# Need to find home for stray german shepherd



## germanshepherdmon

Must find loving home for this stray dog very soon. Female; California - willing to travel between Northern CA and Central Valley for someone who is truly able to provide loving home for this beautiful very friendly dog. Has been very good with older children.

Must find by this weekend; anyone able to provide home or know of an animal rescue that does NOT require 30 day waiting period and has room available?

Nearest animal shelter only keeps animals for 3 days before putting them to sleep - provides no chance to save this dog if must take to animal shelter instead.


----------



## Beau

Hi

It's not necessary to post this in multiple forums. You posted it correctly in the Urgent forum and people will see it. 

It might help to add as much information as you can so people can ascertain how to help.

What's the background of the dog? How did you get it? Any temperament issues other than being good with children? How about other dogs, cats etc?


----------



## germanshepherdmon

*stray dog*

since it is a stray dog that don't want to have to take to shelter/animal control but can not keep - do not have a lot of information available. 

She is friendly though she looks by her thinness to either have been neglected or on her own for a while.

She has not shown any aggression towards humans; and only when attacked by another dog did she defend herself and no harm was caused to the other dog.

She likes to bark at cats. But have not witnessed any interaction between her and cats directly.


----------



## germanshepherdmon

*stray dog*

Have had no luck finding a rescue that would take her before 30 days so far.

People don't look at every type of post - need to get the message out quickly and to as many people as possible.

Would be sad to have this dog be put to sleep by a shelter when she is such a great dog.


----------



## Jax08

Can you foster the dog for the rescue? Did they offer to courtesy post? 

Thank you for helping her.

FYI..you are wasting your time posting on every section of this forum. The thread should be in Non-Urgent per the forum rules. A mod will come along and either delete your extra posts or lock them.


----------



## GSDAlphaMom

Poor girl, she look so sad, and thin! I hope someone steps up. I would not have seen this on a 'urgent forum' as I'm sure many others would not have either. It's not a forum I visit so it will get additional views from being posted here.

Stored data:

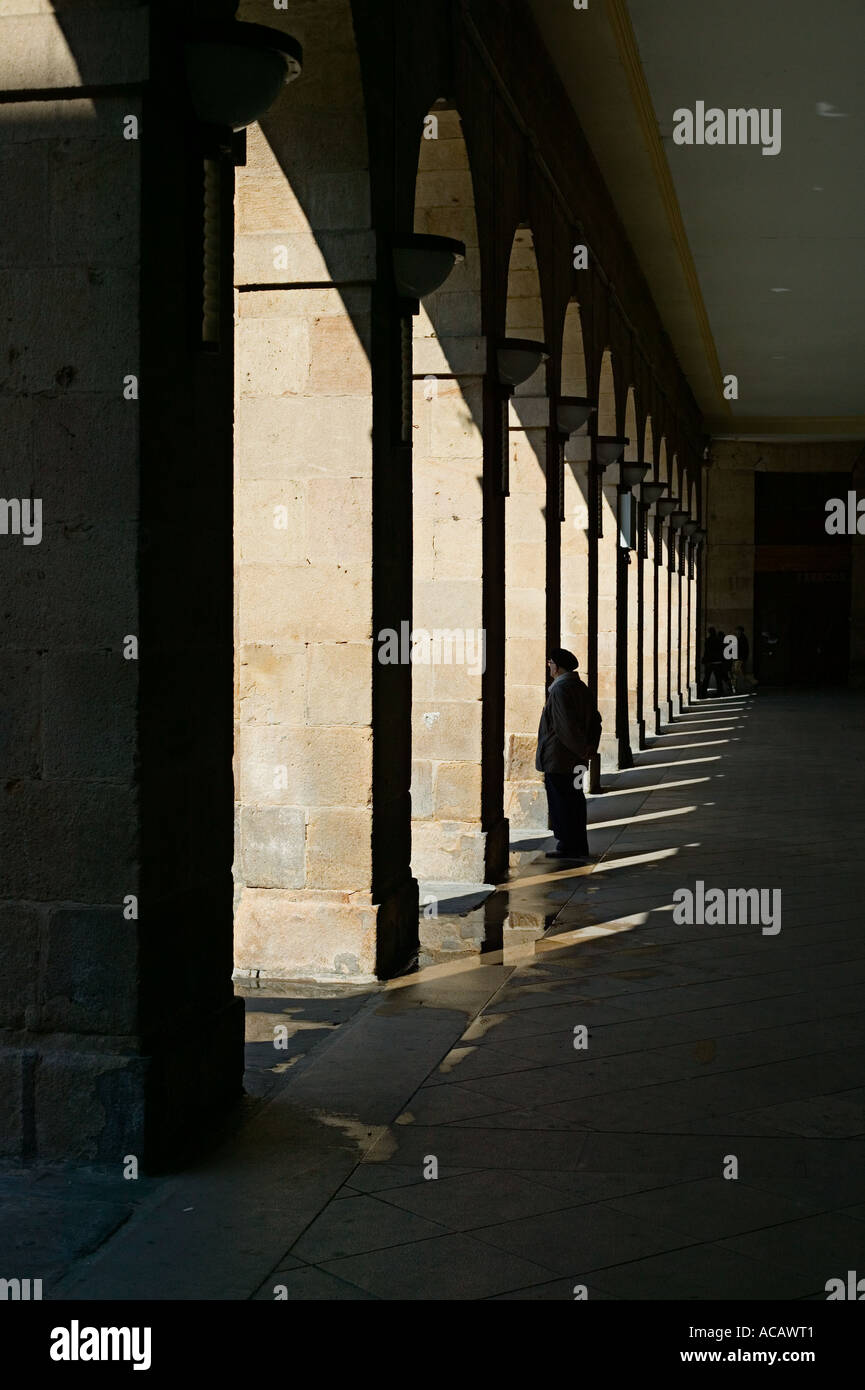 Homme debout sous arcades de la Plaza Nueva, Casco Viejo, Bilbao Banque D'Images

Assigned task 1:
Decide whether each statement agrees with the stray German shepherd thread, answering yes or no and quoting the words that settle it: (a) The nearest shelter keeps animals for three days. (b) The dog has been seen interacting with cats. (c) The dog hurt another dog while defending herself.
Assigned task 2:
In the stray German shepherd thread, which forum does Jax08 say the thread belongs in?
Assigned task 3:
Write what comes next in the stray German shepherd thread, starting right after its final post.
The lines have nothing to do with the stray German shepherd thread.

Answer box 1:
(a) Yes: "Nearest animal shelter only keeps animals for 3 days before putting them to sleep"
(b) No: "But have not witnessed any interaction between her and cats directly."
(c) No: "no harm was caused to the other dog."

Answer box 2:
The Non-Urgent forum, per the forum rules.

Answer box 3:
----------



## sitstay

I also wanted to add that there are health conditions that can cause a dog to be too thin. Whoever ends up with this dog should be prepared and able to provide vet care ASAP.
Sheilah


----------



## PatchonGSD

Poor baby....that extra long, somewhat roman nose, floppy ears, and the way it looks in the pics.....long back and long legs, I wonder if she is mixed with something?....Irish Wolfhound comes to mind. I could be totally off *but does anyone else see those features?* Maybe you could contact a breed specific rescue if it seems she is mixed with something other than GSD? Some breed specific rescues will also take in dogs that are 50/50. 

Have you posted her pictures on other sites like CL's lost and found in your area or I think Petfinder.com has a place you can post lost pets. Have you taken her to the vet to check for a micro chip?


----------



## Jax08

I see only a very skinny purebred, which probably makes everything look longer.


----------



## PatchonGSD

maybe I was grasping a little.....that first picture breaks my heart.....I just want to pick up that big head and give her lots of love and groceries......


----------



## rooandtree

did you tell rescue you had to have the dog gone and couldnt wait 30 days?? are there any no kill shelters by you?? where i live strays have to be kept in shelter 10 days..owner turn ins are usually put down that day or within a week...praying you find someone..i bet shes just so thin for being a stray  if i was closer i would help..also contact every rescue...not just german shepherd ones


----------



## shepherdmom

Where are you located and how far are you willing to drive? I know a rescue that may be able to help. Please see my PM.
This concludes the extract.